> INSTRUCTIONS FOR THE TASK
Rewrite the passage of the essay on dreams and success from "But the truth" up to and including "always a fallback.", changing "fallback" to "safety net".

> STUDY TEXT
On Dreams, and the Definition of Success

As I approach my senior year of high school, there’s a lot of pressure to make big decisions. Where I’m going to college, what classes to take, what to major in- should I take a minor? AP? Public or private? Paper or plastic? It’s a lot of questions.

And I don’t have the answers.

I am not a person who likes unknowns. They make me uncomfortable; in the way that sometimes I lay in bed, hands underneath my back in a desperate attempt to stay still, my mind in a race with my heart to see which can leap out of my body first. It always ends with me lurching out of bed, and pacing, listening to pop music to forget about the inevitable future. I’m used to just knowing the answers. In high school, every answer you have to give is concrete. You bubble in a circle, and a machine tells you whether you were right, or wrong. Whether you were a success, or a failure. And to be frank, I’ve almost always been a success, by high school terms.

But the truth is is that success in high school doesn’t matter. And neither does failure. High school is a 4 year money-back guaranteed free trial. If you fail a test, your grade goes down; if you pass, it goes up. Even if you fail a class, you can still move forward. People even encourage some failures, if only for motivation’s sake. And even then- if you fail a grade? You get another chance. Fail a couple grades? Get your GED. There’s always a fallback.

But once you leave high school, the lines blur- success isn’t so easily defined, and neither is failure. You have to create your own definition. That’s what I’ve been struggling with. I’ve been living in a world where I’ve lived others’ expectations, tried to live in others’ dreams, tried to conform to what I have been told will lead to the dreamy, financially stable life I am supposed to long for.

Because let’s face it- real life scares most of us. That now, once we leave school, there aren’t those strict definitions, people get scared- just like I do. So, once again, people tried to put in place a universal route to success. But that’s faltering now, too. Jobs become scarce- college doesn’t necessarily mean a bright future, marriages don’t always last, and families don’t always love each other. But somehow, through all this, people still cling to their white picket fence, and place false trust in this formula that it will all be okay.

> INFORMATION SHOWN

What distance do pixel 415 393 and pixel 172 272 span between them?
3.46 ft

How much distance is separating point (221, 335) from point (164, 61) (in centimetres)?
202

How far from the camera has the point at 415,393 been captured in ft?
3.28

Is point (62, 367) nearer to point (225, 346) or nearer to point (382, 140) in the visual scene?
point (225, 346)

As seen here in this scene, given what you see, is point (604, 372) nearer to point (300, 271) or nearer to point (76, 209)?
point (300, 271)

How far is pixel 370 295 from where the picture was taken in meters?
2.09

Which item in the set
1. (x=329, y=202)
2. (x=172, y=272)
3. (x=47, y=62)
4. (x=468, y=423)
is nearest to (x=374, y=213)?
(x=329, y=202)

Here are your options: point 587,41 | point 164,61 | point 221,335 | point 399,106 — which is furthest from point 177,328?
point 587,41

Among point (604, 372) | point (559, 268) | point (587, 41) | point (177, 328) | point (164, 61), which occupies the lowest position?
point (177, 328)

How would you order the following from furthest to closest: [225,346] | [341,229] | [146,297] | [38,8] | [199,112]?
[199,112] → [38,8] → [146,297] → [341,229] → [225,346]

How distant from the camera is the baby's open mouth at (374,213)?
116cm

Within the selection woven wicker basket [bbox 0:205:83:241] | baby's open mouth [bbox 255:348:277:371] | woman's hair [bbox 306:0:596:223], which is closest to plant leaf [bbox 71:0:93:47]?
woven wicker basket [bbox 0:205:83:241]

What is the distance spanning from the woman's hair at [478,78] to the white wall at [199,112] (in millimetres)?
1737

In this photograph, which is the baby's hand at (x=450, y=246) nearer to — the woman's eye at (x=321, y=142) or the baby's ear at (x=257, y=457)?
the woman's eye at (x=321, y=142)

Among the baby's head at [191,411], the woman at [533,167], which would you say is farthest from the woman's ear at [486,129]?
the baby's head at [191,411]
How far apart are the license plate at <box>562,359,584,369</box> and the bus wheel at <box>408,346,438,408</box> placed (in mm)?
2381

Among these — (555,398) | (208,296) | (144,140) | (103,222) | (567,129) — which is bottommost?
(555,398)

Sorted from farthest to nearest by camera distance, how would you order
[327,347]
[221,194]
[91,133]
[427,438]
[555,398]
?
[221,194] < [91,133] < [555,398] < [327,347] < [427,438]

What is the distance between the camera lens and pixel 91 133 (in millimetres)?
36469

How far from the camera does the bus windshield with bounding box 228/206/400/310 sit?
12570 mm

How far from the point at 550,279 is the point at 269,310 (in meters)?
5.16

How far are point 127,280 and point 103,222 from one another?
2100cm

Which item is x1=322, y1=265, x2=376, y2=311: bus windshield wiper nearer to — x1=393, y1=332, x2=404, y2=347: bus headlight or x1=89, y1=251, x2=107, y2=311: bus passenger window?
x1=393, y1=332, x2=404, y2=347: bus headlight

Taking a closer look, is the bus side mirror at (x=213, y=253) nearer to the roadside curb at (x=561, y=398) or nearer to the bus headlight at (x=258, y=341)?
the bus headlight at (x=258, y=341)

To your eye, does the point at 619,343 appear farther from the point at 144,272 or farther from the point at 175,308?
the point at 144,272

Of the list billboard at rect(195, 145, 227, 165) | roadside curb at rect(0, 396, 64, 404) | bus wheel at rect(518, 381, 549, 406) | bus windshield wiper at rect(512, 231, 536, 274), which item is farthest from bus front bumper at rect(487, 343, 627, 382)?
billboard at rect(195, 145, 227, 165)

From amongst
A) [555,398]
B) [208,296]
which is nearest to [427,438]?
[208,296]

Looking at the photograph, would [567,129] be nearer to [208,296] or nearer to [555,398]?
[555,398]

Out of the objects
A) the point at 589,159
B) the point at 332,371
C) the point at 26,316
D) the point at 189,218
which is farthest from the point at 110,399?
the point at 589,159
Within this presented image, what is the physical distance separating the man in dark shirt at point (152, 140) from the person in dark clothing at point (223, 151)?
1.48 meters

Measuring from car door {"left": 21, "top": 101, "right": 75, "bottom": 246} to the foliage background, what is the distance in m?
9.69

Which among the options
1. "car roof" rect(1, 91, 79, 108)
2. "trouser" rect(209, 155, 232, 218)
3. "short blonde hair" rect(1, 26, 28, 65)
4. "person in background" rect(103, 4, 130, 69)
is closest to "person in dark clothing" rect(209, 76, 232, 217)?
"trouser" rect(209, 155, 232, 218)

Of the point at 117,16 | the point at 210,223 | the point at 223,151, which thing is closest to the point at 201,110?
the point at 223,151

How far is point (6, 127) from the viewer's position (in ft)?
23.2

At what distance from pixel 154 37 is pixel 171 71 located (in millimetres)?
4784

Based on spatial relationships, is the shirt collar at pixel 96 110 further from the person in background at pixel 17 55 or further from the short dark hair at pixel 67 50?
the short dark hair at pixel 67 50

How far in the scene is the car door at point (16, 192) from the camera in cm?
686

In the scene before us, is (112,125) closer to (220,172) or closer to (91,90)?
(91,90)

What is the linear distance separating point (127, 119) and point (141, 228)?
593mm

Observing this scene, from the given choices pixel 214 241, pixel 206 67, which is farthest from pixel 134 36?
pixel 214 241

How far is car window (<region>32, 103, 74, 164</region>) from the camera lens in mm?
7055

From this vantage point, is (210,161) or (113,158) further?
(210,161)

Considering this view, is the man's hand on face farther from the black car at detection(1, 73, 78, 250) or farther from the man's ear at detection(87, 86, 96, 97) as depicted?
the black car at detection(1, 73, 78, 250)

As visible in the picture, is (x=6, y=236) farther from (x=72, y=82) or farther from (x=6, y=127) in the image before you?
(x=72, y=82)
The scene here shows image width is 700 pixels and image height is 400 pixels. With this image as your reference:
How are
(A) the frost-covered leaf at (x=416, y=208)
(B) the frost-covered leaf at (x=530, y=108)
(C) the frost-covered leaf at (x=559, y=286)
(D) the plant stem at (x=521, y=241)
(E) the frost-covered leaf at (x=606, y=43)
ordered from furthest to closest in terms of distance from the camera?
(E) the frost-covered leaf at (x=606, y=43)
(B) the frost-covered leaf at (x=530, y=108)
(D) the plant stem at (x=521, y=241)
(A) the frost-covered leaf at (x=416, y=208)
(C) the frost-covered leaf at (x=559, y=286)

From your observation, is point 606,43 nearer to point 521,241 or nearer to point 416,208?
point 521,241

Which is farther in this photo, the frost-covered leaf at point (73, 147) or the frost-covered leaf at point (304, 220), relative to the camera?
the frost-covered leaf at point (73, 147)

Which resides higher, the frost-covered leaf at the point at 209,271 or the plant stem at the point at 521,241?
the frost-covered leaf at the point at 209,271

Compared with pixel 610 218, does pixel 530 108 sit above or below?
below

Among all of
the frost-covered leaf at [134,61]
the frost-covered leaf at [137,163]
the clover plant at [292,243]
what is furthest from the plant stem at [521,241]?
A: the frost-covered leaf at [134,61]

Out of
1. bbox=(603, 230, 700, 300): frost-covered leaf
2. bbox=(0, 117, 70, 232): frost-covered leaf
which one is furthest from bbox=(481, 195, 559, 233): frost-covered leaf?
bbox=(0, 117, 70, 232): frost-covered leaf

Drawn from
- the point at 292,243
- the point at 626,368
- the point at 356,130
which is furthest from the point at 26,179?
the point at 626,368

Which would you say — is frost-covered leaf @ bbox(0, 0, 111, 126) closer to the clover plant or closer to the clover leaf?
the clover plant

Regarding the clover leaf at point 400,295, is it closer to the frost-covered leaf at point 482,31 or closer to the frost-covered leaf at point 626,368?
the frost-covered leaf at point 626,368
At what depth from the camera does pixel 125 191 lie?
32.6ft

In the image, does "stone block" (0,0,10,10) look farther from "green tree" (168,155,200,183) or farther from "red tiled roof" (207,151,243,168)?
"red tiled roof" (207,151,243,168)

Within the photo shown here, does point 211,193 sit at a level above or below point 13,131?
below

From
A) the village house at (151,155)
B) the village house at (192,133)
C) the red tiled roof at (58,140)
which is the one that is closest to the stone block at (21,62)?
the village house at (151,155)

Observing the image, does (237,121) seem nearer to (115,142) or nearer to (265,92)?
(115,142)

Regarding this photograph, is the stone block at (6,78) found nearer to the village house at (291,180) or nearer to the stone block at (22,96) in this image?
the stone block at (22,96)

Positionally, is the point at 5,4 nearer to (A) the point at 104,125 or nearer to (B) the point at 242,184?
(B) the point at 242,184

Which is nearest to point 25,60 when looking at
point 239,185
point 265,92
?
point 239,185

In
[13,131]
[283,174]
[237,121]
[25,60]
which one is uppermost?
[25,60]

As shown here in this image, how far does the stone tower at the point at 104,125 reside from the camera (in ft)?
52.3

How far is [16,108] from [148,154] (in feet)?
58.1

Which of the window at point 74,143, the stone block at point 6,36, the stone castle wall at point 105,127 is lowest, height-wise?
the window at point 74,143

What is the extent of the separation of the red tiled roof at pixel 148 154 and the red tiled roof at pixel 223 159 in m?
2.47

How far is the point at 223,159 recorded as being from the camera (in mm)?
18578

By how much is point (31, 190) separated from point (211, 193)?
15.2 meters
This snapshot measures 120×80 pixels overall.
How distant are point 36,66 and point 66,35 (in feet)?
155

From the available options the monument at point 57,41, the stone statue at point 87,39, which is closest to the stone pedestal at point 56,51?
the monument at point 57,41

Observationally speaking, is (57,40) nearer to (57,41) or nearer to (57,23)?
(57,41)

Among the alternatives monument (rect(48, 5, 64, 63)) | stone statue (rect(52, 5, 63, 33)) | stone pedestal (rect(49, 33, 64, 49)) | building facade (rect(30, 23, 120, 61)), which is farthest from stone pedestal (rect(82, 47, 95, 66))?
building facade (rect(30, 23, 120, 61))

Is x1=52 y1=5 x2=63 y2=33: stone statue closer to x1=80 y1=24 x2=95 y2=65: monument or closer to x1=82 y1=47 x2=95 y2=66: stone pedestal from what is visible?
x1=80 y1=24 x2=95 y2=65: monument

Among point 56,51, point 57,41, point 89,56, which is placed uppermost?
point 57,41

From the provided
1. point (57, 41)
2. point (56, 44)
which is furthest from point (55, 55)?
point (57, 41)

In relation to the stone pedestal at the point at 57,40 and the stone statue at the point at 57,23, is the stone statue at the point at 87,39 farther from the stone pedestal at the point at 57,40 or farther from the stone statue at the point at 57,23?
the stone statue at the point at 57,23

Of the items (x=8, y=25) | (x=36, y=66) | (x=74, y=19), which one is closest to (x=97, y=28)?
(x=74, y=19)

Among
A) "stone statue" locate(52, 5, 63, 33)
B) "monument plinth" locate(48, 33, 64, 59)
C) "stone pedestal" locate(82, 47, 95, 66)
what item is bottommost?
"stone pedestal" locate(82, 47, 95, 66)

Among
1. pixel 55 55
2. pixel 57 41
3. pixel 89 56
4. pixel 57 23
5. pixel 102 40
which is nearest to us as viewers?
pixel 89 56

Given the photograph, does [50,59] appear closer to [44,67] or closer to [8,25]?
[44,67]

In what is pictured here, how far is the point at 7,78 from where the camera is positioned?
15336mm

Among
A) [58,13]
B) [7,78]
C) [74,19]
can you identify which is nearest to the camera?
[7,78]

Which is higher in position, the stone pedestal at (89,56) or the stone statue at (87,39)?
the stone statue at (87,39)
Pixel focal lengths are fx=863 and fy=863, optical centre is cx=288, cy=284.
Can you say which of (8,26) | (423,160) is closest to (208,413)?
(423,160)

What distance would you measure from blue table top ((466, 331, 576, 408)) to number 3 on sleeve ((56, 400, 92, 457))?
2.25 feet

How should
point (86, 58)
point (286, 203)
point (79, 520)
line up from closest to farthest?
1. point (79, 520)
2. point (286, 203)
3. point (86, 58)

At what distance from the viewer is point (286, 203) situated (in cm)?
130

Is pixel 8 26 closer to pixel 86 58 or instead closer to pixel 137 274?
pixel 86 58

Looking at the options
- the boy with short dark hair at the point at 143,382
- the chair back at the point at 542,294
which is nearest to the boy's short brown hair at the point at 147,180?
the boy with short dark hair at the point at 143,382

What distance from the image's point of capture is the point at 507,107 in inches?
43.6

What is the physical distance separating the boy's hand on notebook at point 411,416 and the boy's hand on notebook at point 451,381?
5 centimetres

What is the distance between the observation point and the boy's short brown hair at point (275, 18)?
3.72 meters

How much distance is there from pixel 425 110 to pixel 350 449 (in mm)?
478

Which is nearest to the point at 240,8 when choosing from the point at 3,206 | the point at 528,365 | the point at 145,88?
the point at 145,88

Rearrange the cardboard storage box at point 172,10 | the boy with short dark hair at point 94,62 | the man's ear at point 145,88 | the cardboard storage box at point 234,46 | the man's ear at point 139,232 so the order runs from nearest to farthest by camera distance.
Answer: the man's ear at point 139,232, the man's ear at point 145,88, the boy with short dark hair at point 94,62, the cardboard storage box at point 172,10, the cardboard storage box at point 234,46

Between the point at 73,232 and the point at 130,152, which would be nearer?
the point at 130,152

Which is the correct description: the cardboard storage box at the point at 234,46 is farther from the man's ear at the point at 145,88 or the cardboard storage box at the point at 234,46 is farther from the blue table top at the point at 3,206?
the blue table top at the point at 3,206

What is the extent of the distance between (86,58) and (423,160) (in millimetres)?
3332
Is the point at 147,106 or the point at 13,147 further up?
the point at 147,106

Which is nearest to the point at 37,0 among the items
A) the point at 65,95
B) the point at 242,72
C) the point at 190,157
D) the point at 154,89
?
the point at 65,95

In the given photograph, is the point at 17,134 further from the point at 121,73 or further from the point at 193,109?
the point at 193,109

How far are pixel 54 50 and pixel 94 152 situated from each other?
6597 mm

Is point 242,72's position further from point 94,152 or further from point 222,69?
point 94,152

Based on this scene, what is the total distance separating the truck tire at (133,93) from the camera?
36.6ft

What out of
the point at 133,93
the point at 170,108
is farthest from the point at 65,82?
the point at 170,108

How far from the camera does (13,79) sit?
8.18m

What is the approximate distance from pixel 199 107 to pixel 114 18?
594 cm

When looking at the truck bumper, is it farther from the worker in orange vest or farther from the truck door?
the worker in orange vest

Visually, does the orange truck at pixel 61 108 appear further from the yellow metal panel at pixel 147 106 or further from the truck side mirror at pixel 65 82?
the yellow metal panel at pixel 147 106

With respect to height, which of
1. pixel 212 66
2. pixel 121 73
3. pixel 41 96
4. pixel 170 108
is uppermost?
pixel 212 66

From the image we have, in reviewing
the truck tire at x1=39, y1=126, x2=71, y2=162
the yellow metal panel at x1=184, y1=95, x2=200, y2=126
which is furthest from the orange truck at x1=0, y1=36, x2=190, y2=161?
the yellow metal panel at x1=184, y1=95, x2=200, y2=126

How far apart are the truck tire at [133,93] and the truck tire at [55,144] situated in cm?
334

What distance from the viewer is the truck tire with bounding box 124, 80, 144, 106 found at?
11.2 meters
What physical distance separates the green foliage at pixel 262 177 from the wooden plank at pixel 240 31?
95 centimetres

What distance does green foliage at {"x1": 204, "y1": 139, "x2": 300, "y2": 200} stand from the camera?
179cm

> WRITTEN REPLY
But the truth is is that success in high school doesn’t matter. And neither does failure. High school is a 4 year money-back guaranteed free trial. If you fail a test, your grade goes down; if you pass, it goes up. Even if you fail a class, you can still move forward. People even encourage some failures, if only for motivation’s sake. And even then- if you fail a grade? You get another chance. Fail a couple grades? Get your GED. There’s always a safety net.